Ben Silberstein has a new report out this month published through the US-Korea Institute at SAIS. Using the "yardstick" tool on Google Earth, he attempts to map the growth of marketplaces in the DPRK over the last decade or so.
The author allows that "Because imagery is often scattered over time, the dataset does not allow for a full study of changes in size across time for the whole country. The analysis therefore looks separately at how market size has developed in each city."
Some of the general findings of the paper were that "On the whole, markets have grown in almost all cities analyzed. However, in most cases, the growth has been quite marginal and primarily resulted from restructurings or minor enlargements of existing markets." And, "Contrary to what might be expected, periods of market repression by the government, such as 2009–2010, did not lead to decreases in market size as observable on satellite imagery."
Some other findings that may come somewhat as a surprise:
• There is a correlation between population size and aggregate market size, but it is quite weak and many outlier cities that do not fit this pattern are present in the sample.
• The correlation between distance from Pyongyang and aggregate market size is weak.

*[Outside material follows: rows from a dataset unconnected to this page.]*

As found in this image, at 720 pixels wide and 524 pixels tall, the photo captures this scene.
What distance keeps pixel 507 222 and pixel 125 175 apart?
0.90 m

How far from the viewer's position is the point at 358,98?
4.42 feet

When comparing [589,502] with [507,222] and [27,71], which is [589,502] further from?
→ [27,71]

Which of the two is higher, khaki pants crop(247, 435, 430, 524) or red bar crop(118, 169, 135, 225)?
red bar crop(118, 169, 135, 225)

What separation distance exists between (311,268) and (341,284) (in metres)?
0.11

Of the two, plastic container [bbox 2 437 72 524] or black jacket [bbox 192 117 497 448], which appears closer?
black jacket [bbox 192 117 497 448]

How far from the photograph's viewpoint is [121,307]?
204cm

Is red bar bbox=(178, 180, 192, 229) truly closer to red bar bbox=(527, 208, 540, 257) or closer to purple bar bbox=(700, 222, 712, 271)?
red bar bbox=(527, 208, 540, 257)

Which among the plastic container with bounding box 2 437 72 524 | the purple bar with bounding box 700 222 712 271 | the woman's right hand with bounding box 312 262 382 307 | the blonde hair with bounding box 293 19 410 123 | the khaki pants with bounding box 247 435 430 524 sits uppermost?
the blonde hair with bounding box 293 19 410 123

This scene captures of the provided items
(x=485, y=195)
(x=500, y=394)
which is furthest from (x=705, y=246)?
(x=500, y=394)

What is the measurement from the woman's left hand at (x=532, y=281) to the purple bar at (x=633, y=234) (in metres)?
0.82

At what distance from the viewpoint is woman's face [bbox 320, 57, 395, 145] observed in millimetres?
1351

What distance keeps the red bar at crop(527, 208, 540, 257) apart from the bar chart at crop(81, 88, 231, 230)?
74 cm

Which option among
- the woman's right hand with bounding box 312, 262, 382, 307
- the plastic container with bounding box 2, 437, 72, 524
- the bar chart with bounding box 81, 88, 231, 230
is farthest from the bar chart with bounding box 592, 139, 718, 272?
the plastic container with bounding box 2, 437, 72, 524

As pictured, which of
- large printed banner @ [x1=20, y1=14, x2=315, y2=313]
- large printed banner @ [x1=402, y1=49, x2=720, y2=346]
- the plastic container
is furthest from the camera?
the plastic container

• With the exception of Kaesong, all cities in the south of the country have larger market square feet per capita than those in the north.

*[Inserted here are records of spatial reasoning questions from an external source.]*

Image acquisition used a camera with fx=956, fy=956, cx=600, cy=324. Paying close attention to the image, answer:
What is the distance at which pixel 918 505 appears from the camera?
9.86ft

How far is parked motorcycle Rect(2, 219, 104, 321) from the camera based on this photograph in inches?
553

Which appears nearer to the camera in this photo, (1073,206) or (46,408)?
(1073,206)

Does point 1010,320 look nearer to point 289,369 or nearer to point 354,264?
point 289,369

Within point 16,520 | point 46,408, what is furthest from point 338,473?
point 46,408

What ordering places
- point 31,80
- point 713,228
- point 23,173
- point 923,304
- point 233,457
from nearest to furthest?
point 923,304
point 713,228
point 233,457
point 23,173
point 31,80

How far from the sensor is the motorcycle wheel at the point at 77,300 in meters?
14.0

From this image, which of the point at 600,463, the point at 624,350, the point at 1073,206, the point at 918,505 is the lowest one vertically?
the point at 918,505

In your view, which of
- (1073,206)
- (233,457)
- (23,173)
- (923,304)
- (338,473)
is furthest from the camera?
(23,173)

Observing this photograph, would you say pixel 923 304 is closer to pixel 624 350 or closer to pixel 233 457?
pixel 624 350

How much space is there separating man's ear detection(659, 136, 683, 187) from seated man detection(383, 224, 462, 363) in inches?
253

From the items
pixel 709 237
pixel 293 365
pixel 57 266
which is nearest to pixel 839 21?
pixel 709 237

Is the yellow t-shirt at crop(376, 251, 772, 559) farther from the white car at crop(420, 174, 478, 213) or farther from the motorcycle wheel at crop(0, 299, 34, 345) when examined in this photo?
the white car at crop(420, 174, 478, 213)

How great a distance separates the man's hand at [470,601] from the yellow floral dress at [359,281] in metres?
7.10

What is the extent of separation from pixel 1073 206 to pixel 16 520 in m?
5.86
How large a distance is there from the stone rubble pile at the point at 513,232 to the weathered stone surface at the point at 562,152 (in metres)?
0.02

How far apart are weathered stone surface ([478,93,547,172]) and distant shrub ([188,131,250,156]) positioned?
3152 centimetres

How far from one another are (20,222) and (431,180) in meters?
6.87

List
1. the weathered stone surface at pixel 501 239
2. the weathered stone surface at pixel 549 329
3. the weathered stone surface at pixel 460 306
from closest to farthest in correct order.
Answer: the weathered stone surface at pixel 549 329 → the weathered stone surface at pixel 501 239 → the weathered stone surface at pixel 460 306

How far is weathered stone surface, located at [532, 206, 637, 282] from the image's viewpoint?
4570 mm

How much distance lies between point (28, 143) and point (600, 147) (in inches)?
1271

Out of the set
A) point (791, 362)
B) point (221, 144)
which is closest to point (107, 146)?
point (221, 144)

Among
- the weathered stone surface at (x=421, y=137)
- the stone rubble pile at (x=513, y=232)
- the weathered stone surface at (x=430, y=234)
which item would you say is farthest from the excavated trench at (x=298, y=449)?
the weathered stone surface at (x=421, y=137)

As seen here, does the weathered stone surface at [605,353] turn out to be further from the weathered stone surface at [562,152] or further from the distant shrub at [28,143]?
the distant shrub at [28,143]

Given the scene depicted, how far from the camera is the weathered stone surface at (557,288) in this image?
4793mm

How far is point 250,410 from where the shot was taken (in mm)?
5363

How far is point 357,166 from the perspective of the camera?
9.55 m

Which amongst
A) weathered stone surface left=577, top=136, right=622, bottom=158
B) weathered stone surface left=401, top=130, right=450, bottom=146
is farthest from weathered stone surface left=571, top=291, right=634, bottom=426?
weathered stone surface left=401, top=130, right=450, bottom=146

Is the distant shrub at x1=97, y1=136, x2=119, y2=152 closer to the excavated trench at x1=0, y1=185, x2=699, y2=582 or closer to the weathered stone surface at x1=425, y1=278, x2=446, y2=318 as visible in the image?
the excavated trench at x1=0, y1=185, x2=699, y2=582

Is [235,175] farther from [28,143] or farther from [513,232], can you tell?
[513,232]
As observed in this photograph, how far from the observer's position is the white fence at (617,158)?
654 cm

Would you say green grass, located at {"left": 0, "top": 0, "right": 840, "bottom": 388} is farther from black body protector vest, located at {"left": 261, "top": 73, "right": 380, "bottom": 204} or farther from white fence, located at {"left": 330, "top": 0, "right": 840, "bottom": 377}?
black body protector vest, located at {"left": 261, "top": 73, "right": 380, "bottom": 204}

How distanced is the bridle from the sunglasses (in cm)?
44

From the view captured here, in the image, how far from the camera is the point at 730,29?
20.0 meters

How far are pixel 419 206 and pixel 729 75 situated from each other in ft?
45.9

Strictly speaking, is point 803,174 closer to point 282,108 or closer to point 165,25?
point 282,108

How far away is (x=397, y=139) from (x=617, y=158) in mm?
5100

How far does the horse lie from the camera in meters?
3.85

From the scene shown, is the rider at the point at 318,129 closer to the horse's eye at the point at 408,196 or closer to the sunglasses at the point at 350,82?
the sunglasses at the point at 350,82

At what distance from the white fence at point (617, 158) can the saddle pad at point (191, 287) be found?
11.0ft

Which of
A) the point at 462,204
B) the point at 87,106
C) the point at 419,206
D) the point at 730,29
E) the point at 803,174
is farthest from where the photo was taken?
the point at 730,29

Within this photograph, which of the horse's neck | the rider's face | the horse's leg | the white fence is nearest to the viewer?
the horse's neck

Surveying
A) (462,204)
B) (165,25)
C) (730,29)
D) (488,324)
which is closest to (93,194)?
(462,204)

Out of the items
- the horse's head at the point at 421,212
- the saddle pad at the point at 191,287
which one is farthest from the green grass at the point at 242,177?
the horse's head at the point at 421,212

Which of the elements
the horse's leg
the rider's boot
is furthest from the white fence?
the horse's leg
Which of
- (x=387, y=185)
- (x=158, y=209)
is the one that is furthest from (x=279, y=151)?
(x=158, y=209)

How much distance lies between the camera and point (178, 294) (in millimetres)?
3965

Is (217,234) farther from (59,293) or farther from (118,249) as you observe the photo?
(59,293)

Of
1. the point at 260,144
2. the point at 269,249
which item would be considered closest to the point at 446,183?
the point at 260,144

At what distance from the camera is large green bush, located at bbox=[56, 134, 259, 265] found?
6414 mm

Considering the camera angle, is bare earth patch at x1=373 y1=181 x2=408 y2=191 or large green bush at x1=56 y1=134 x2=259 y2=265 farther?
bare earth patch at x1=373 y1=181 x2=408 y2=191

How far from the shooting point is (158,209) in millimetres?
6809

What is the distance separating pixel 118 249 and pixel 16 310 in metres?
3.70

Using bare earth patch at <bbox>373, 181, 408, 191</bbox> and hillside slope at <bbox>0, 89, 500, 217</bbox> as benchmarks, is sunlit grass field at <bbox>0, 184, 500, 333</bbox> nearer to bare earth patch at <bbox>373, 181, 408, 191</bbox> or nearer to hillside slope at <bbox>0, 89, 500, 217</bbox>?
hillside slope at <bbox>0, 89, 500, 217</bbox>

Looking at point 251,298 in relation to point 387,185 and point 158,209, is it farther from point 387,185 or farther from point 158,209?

• All cities with the largest aggregate market size per capita can be found in the western part of the country, while cities in the east are closer to the average size for the country.

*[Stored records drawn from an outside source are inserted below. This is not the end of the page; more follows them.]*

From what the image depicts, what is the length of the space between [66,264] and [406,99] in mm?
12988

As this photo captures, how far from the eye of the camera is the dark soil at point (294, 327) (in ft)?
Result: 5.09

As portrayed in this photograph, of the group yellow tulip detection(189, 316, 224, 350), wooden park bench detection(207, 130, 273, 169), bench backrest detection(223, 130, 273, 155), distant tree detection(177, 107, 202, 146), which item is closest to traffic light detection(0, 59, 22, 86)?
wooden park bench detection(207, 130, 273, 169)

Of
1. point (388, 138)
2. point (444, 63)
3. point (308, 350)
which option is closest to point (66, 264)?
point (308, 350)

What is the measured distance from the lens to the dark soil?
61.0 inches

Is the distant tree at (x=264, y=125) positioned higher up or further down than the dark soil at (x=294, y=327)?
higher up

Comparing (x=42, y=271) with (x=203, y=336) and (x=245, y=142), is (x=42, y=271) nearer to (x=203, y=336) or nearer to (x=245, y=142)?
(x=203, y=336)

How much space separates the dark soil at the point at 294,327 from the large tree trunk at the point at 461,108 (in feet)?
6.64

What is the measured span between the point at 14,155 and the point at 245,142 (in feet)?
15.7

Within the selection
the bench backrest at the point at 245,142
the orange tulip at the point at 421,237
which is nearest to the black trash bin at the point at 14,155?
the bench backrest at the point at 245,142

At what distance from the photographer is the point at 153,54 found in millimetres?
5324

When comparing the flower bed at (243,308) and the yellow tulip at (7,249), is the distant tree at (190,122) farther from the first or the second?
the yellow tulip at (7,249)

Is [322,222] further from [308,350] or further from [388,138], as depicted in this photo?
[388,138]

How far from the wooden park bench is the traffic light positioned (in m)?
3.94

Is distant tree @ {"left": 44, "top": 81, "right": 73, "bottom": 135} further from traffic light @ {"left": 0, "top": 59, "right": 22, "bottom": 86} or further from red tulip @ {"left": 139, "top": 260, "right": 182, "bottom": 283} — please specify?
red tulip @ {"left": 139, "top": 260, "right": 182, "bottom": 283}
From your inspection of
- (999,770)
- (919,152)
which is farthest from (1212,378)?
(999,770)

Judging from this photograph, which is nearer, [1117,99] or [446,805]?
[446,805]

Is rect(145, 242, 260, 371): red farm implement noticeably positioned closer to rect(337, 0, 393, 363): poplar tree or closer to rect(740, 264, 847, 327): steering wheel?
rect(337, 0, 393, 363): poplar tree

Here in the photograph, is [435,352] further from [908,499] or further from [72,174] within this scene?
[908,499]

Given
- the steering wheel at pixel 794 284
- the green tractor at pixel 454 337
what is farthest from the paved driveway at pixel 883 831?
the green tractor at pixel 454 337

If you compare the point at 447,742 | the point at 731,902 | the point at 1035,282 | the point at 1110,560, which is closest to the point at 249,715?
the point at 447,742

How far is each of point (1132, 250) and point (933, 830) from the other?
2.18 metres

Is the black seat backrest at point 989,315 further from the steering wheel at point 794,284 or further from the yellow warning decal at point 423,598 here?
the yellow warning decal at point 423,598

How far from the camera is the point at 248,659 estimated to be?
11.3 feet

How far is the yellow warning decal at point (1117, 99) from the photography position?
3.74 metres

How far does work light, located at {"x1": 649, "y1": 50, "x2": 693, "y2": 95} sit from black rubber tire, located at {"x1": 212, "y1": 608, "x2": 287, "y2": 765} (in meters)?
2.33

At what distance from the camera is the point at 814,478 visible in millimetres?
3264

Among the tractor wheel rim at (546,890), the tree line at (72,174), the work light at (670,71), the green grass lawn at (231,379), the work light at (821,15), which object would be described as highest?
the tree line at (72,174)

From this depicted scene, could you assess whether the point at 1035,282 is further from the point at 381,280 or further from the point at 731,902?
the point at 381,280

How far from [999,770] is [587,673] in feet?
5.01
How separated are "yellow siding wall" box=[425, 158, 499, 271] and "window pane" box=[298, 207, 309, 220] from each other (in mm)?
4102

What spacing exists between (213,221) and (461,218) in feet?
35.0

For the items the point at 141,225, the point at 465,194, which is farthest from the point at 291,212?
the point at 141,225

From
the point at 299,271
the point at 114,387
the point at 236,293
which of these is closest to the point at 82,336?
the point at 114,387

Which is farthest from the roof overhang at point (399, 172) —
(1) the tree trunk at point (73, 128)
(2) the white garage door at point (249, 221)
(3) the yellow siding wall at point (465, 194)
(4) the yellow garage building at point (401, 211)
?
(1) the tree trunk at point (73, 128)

• Many outlier cities that diverge from the average in terms of market size per capita are cities with major ports, such as Nampo.
Silberstein concludes that "with the exception of Pyongsong, most markets in North Korea have either grown or remained at a virtually unchanged level in recent years despite central government crackdowns. Even in cities where market space has not changed much, many markets have been updated, rebuilt and renovated. This is yet another indication among many that the markets are a crucial part of the North Korean economy, and the fact that they have grown in many cities would seem to imply that their importance is growing, too."
Finally, "market trade may be driven by factors other than those previously assumed. While proximity to the Chinese border has long been thought to be a driver for market trade, this is not reflected in the data on formal market size. The fact that port cities on the west coast have a consistently larger aggregate market size per capita than other cities indicates that sea route trading may be a structural factor for market trade.
"Moreover, the large market space per capita in the south as a whole suggests that domestic agriculture may also be a major driver for the market economy. None of this is to suggest that cross-border trade with China does not matter. The findings of this report do, however, indicate that the picture is more diverse than previously assumed. Overall, one of the core insights of this study is that many of the factors that determine the size of markets remain far from understood."